_Set task_
Gather every line of the records below that contains the word "nearer", and copy each such line in full.

★ ★ ★ ★ ★

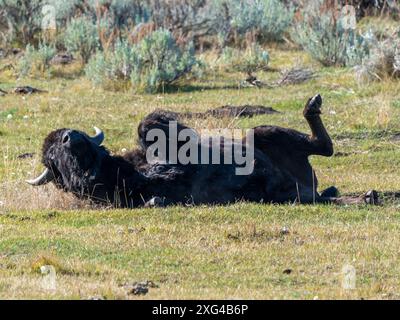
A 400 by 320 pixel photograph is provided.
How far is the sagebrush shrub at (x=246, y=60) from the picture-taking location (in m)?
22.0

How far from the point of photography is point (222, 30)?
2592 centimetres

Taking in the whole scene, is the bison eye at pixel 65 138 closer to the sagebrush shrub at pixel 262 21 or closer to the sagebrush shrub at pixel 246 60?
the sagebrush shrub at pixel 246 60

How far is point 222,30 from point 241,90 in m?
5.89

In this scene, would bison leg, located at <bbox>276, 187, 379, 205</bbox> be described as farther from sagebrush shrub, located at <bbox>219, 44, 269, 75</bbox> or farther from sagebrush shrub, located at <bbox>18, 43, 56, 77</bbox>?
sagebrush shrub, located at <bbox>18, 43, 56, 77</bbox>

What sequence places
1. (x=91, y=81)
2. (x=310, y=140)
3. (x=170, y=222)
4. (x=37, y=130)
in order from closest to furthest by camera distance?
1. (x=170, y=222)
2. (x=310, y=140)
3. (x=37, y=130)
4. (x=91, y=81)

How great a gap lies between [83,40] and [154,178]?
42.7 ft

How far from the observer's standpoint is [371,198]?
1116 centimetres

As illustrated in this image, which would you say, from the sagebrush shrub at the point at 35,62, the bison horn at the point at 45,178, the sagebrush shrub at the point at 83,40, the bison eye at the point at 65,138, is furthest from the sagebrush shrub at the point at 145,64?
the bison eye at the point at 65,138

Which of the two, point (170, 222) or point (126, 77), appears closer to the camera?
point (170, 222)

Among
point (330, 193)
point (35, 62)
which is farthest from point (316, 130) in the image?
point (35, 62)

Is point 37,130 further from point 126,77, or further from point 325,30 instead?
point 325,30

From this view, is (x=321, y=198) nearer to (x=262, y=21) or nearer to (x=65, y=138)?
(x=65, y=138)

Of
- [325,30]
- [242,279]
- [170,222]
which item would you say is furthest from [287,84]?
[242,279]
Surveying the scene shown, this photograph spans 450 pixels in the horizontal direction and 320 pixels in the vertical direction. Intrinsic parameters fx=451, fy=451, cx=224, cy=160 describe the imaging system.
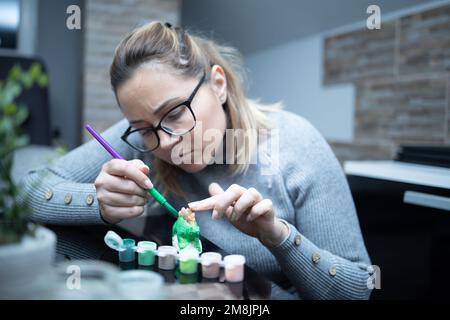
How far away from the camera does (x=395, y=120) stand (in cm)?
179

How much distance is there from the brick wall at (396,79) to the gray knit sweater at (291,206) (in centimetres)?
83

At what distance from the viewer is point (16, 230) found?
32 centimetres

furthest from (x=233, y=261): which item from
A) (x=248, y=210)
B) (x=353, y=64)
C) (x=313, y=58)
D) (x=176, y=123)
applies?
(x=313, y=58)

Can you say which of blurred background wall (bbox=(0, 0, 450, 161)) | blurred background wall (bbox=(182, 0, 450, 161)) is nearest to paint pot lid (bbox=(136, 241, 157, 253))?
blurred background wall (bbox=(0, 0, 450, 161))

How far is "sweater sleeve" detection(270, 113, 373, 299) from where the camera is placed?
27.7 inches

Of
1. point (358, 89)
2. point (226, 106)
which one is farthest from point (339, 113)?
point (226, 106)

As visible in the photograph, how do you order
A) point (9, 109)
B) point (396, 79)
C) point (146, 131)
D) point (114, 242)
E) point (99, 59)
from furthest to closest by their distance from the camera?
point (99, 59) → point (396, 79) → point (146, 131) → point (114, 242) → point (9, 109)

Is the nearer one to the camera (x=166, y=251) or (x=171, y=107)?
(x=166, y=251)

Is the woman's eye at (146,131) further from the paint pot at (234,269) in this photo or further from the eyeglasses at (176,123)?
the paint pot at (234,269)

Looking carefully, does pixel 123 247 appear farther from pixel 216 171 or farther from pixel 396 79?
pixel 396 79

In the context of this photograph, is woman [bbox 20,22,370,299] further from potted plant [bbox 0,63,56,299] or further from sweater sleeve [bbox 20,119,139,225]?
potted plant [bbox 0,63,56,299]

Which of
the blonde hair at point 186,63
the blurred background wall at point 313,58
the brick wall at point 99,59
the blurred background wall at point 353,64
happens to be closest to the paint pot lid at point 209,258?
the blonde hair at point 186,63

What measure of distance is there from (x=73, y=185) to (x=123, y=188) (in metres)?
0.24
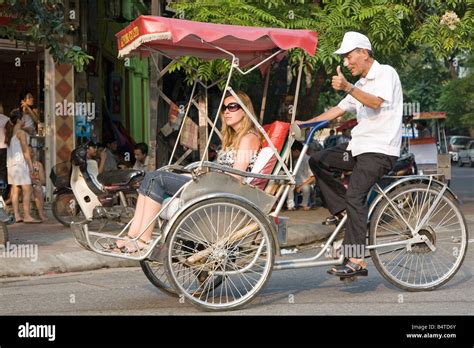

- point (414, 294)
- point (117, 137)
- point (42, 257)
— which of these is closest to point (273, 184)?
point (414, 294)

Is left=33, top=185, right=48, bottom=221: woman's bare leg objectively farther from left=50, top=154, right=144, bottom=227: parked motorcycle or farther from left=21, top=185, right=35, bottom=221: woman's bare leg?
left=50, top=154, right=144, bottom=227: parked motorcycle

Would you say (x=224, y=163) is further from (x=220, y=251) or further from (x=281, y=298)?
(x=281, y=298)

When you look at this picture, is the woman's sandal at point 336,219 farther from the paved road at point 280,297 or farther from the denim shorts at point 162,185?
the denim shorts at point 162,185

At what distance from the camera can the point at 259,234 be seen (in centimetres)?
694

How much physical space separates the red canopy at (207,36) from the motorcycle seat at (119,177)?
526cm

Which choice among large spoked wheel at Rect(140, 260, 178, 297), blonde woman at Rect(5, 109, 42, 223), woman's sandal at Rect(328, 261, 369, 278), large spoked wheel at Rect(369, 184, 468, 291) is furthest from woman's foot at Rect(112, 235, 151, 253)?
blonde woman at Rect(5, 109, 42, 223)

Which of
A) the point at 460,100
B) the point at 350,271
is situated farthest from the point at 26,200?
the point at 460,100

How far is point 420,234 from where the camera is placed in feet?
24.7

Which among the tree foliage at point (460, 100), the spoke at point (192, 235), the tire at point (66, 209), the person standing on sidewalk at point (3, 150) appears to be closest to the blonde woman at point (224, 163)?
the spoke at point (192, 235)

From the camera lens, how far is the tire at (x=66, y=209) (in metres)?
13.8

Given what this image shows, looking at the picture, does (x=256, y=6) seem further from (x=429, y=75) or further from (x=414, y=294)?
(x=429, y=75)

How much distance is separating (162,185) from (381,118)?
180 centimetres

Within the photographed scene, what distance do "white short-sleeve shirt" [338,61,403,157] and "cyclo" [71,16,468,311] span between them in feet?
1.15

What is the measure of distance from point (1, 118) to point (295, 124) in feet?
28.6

★ ★ ★ ★ ★

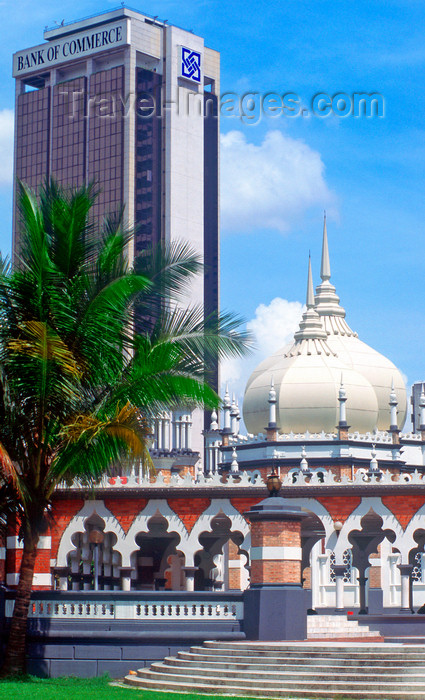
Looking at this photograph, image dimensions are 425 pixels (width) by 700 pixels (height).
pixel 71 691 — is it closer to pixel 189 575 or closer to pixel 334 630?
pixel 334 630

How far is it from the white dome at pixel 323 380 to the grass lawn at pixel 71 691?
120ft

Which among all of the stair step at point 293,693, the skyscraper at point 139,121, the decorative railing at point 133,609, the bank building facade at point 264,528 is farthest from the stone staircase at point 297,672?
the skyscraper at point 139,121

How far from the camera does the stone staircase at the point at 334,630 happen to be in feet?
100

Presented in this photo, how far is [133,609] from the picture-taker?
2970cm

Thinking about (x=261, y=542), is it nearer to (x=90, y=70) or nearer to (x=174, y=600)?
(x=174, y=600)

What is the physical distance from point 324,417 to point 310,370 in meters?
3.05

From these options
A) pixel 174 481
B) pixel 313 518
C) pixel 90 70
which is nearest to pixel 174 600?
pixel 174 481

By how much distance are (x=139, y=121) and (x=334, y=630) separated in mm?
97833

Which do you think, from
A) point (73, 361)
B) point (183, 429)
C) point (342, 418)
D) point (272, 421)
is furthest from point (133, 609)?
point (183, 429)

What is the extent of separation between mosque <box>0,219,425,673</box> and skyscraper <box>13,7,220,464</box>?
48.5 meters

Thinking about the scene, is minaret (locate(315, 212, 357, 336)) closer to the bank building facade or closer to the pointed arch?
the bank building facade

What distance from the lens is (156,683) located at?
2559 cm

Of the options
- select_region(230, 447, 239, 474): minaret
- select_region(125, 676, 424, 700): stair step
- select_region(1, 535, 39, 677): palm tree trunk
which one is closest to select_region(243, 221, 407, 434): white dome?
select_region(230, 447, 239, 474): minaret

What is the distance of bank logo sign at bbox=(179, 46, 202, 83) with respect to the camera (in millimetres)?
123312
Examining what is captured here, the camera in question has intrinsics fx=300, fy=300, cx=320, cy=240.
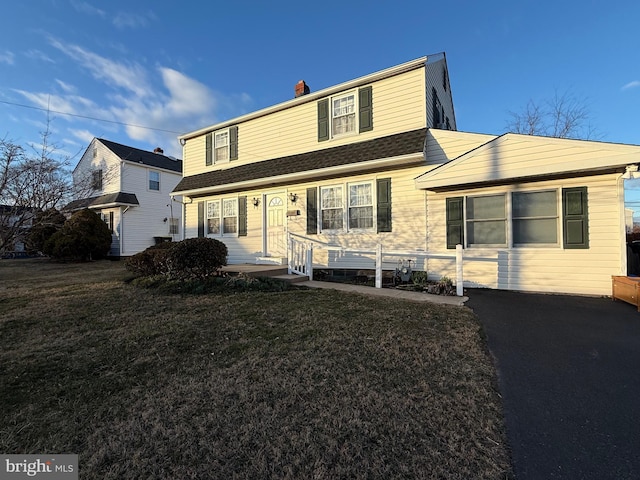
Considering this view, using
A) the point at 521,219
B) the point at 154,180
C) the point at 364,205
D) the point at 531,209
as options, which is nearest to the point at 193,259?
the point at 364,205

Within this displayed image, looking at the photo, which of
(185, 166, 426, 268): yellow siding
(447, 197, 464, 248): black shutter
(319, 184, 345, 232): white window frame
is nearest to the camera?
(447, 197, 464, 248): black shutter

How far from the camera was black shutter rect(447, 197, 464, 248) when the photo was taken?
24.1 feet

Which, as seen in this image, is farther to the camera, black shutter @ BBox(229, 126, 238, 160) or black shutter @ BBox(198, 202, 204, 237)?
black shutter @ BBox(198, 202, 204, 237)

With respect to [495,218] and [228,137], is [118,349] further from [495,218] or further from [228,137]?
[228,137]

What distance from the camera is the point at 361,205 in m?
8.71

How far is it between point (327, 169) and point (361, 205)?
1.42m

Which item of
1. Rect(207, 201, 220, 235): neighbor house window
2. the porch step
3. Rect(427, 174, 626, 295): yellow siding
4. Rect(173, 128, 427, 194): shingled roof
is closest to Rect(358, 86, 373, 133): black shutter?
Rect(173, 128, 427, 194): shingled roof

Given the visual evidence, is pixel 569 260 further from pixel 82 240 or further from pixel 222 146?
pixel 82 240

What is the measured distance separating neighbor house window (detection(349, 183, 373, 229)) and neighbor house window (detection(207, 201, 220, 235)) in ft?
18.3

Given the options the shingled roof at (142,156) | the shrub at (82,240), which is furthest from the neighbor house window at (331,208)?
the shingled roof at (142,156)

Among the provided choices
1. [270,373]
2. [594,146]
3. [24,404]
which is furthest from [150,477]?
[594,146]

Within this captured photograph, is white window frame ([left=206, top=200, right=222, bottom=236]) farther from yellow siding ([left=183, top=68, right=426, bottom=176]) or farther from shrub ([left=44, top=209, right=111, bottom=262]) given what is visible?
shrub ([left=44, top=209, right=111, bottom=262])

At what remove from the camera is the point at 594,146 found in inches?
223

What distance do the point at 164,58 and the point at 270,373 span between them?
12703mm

★ ★ ★ ★ ★

_Task result_
From this view, is (x=321, y=198) nearer to (x=262, y=21) or nearer to (x=65, y=138)?
Is the nearer one to the camera (x=166, y=251) or (x=171, y=107)?
Thinking about (x=261, y=542), is it nearer to (x=90, y=70) or nearer to (x=174, y=600)?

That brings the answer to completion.